Provided passage:
The South African Reserve Bank’s (SARB’s) continued its monetary policy normalisation with a further hike of 25 basis points, the second for 2022, which brought the repurchase rate to 4.25% effective from the 25th of March 2022. Elevated global and domestic risks to the inflation outlook with the Russia-Ukraine war adding fuel to the fire underpinned the upside move in interest rates.

It is inevitable that farmers will face higher debt serving costs arising from higher interest rates together with escalating input costs emanating from the massive upswing in fuel, fertilizer, pesticides, and herbicides experienced during the current season. This comes at a time when confidence in the agriculture sector as measured through Agbiz/IDC Agribusiness Confidence, nudged 12 points lower in the 1stQ2022, although still above the neutral 50-point level at 62 points. The relatively low interest rates as well as strong commodity prices in the recent past placed farmers in a favourable position not only to service their debts but also increase their purchases of machinery and equipment which saw the total tractor and combine harvester sales for 2021 lifting sharply by 26.4% and 44.9% respectively year-on-year (y/y).

[Source data]
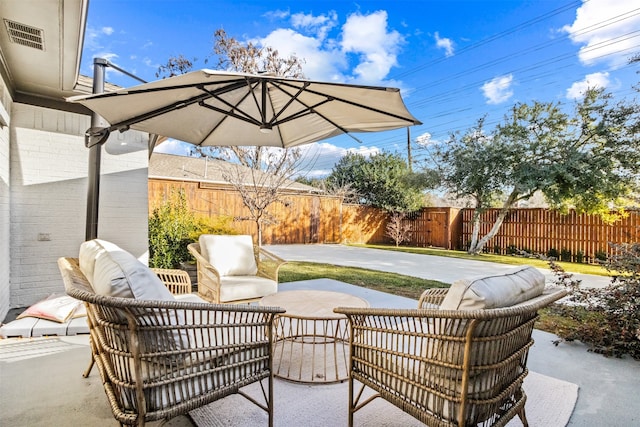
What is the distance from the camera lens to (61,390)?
2.29m

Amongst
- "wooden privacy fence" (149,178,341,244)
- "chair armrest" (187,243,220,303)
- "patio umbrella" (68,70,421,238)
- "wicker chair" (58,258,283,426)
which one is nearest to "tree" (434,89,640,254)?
"wooden privacy fence" (149,178,341,244)

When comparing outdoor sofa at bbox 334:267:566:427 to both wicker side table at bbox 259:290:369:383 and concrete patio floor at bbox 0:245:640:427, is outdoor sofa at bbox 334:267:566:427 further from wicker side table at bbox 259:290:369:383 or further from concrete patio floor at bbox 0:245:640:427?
concrete patio floor at bbox 0:245:640:427

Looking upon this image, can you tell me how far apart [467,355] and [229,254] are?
332cm

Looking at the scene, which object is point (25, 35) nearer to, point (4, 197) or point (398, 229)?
point (4, 197)

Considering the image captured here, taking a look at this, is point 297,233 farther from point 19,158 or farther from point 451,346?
point 451,346

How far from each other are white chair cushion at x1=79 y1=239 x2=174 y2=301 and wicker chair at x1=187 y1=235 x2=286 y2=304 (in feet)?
5.45

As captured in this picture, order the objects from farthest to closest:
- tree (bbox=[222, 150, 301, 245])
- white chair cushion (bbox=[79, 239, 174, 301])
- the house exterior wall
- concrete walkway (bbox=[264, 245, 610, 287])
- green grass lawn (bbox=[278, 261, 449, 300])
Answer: tree (bbox=[222, 150, 301, 245])
concrete walkway (bbox=[264, 245, 610, 287])
green grass lawn (bbox=[278, 261, 449, 300])
the house exterior wall
white chair cushion (bbox=[79, 239, 174, 301])

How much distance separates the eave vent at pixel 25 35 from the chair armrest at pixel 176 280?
227 centimetres

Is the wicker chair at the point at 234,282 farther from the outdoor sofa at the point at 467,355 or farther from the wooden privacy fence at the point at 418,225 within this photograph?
the wooden privacy fence at the point at 418,225

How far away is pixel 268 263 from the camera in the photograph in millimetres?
4371

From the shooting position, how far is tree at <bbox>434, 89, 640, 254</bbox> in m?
9.02

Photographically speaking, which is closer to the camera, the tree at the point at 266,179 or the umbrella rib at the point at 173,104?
the umbrella rib at the point at 173,104

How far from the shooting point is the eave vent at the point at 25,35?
2.72 meters

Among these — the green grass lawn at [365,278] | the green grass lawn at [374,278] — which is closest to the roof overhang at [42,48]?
the green grass lawn at [365,278]
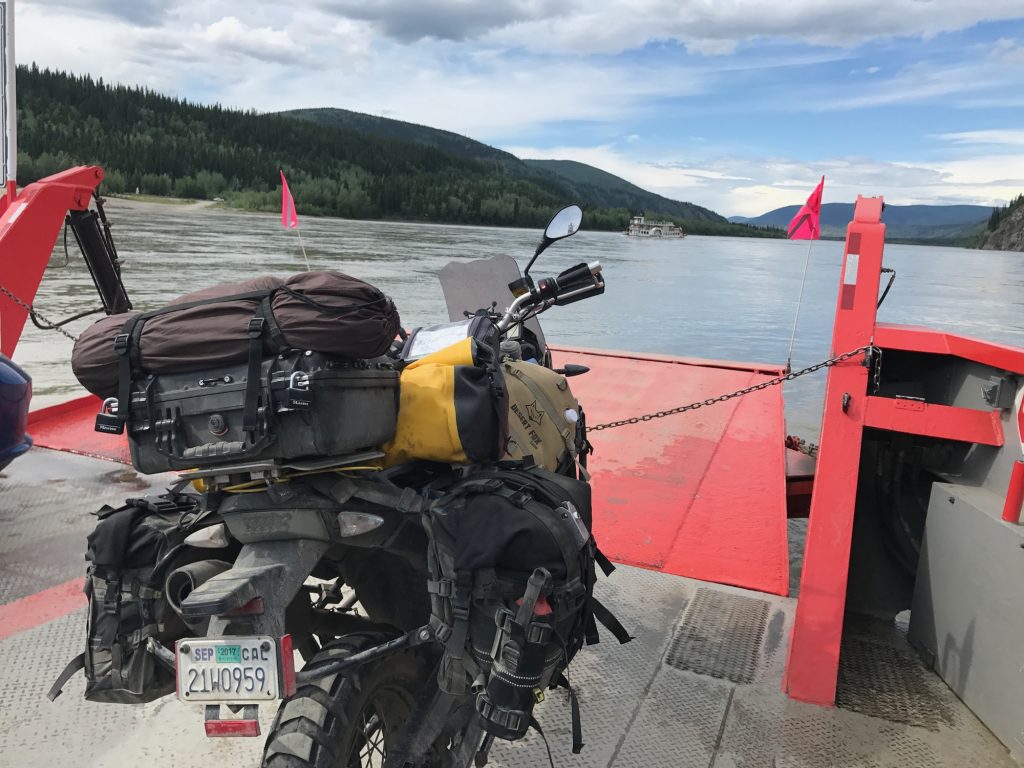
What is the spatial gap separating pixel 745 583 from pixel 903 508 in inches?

Work instructions:
A) In the passage on the Reserve Bank rate hike, what level did the repurchase rate reach?
B) List the inputs whose costs the passage on the Reserve Bank rate hike says rose sharply this season.
C) Please carry the passage on the Reserve Bank rate hike forward from its final sentence.
This material was drawn from a separate source.

Responses to the exercise:
A) 4.25%

B) Fuel, fertilizer, pesticides, and herbicides.

C)
Although 2022 seems to strike a similar note with the cumulative total tractors and combine harvester sales for the first two months rising by 20% and 21% respectively relative to the same period in 2021, the expected slight contraction in the 2021/22 summer crop harvest and higher interest rates may dampen this momentum. Industry players have already forecasted a 10% contraction in combine harvester sales on the 2021 levels according to the South African Machinery Association’s February 2022 update.

Nonetheless, not all is lost for the sector as it remains in a sound position despite the uncertainty brought about by the geopolitical events in Europe with potential negative consequences on exports and costs of agriculture inputs from fertilizer, fuel, and agrochemicals in crop production to higher feed prices for livestock producers. We remain of the view that the relatively strong commodity prices should somewhat help limit the pain of higher cost pressures on the sector.